It’s not up to pharmacies – voluntary price cap is coming?
The government has set a goal of reducing the price of non-subsidized medicines, but according to the Minister of National Economy, it does not expect this from pharmacies. Márton Nagy confirmed at the Portfolio Lending 2025 conference: he does not see extra profits in the pharmacy sector, so it is expected that wholesalers and manufacturers may be targeted – hoping for voluntary price restrictions for the time being.
The move fits into the government strategy, which introduced similar price-limiting measures in several market segments in the spring of 2024 – such as food and drugstore chains, and telecommunications. The pharmaceutical market, however, is special: some prices have been strictly regulated for decades, while others belong to the free market segment, where pharmacies have had more room for maneuver until now.
However, pharmacies already operate on narrow margins: a banded margin system is in place for subsidized medicines, where the more expensive a product is, the less the pharmacy receives. For example, in the case of a consumer price above HUF 6,491, the available pharmacy margin is fixed at HUF 990 – regardless of how much higher the price of the medicine is. For this reason, the margin ratio is constantly decreasing, last year it was only 8.3 percent.

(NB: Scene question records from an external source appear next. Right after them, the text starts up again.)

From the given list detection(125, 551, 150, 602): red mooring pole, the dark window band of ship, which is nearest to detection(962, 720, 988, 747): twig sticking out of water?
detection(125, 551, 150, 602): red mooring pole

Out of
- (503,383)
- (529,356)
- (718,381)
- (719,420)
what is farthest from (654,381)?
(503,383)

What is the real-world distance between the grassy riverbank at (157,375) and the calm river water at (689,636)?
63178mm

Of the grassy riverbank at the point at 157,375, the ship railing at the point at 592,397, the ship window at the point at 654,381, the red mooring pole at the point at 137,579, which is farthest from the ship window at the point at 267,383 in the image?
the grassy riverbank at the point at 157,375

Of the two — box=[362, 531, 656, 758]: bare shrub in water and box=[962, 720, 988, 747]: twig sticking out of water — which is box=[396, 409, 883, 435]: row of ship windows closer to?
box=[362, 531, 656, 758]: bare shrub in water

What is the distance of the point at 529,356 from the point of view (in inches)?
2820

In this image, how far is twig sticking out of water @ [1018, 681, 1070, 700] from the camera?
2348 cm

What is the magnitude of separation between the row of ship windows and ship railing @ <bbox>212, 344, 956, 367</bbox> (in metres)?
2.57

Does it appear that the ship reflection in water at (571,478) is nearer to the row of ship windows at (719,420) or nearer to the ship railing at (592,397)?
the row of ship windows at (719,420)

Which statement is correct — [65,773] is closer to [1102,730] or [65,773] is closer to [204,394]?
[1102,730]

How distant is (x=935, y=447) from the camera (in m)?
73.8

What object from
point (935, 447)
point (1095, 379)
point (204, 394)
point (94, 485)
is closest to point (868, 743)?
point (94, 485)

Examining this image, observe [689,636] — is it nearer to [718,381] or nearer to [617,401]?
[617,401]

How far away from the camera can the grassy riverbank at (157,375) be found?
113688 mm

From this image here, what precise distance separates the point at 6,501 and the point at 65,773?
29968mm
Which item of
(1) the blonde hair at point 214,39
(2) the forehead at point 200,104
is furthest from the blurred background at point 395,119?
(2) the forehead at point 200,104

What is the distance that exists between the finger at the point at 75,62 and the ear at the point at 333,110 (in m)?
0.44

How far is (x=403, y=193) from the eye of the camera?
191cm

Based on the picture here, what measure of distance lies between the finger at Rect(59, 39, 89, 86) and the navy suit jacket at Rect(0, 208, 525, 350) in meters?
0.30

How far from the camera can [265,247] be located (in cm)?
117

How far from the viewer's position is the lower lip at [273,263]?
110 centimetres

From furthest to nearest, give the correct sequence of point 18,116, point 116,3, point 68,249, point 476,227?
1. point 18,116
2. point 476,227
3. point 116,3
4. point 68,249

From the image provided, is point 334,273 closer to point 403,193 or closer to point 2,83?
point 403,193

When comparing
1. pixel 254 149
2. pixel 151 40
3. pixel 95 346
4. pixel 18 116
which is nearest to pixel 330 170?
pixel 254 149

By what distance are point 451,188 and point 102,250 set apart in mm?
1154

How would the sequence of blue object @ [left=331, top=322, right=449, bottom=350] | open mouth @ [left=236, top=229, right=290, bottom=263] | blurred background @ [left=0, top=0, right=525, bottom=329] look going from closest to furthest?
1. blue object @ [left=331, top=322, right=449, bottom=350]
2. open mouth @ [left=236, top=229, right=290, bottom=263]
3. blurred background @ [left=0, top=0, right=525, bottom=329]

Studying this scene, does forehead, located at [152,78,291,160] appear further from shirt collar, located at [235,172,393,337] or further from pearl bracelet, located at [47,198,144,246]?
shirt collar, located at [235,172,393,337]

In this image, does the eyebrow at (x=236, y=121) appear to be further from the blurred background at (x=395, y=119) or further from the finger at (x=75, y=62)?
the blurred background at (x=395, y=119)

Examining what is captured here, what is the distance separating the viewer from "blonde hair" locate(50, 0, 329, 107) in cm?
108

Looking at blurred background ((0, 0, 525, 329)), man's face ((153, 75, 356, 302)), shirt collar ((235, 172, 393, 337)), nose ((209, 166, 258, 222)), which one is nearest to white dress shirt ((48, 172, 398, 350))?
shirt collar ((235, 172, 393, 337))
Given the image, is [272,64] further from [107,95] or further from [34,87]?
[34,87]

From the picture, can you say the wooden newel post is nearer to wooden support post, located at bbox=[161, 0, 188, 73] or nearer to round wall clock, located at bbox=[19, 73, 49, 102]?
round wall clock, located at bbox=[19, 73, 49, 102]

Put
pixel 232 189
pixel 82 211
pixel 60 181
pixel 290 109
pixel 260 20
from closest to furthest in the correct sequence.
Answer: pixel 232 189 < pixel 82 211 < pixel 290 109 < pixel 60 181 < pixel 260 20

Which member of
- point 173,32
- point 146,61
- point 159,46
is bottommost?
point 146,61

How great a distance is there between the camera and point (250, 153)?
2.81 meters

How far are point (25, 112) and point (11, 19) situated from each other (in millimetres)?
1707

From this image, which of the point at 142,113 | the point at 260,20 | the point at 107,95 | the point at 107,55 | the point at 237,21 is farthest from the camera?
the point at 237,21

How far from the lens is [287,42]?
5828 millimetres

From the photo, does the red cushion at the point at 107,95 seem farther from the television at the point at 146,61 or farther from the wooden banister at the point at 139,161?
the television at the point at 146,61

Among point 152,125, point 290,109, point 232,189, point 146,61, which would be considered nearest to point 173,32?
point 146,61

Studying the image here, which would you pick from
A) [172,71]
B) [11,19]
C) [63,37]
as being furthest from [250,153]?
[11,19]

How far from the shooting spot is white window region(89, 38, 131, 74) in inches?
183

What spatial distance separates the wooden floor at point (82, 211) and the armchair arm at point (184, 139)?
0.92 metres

Pharmacies typically try to offset the lost profit by distributing non-subsidized products – such as headache relievers and vitamins. This is precisely the area where the government is now preparing to impose voluntary price restrictions, which, according to professional players, could cause further difficulties. The operating costs of pharmacies – especially energy costs and wage costs – are increasing, while they have less and less room to maneuver on the revenue side. In smaller settlements, this process may already result in pharmacy closures, which worsens the population’s access to medicines.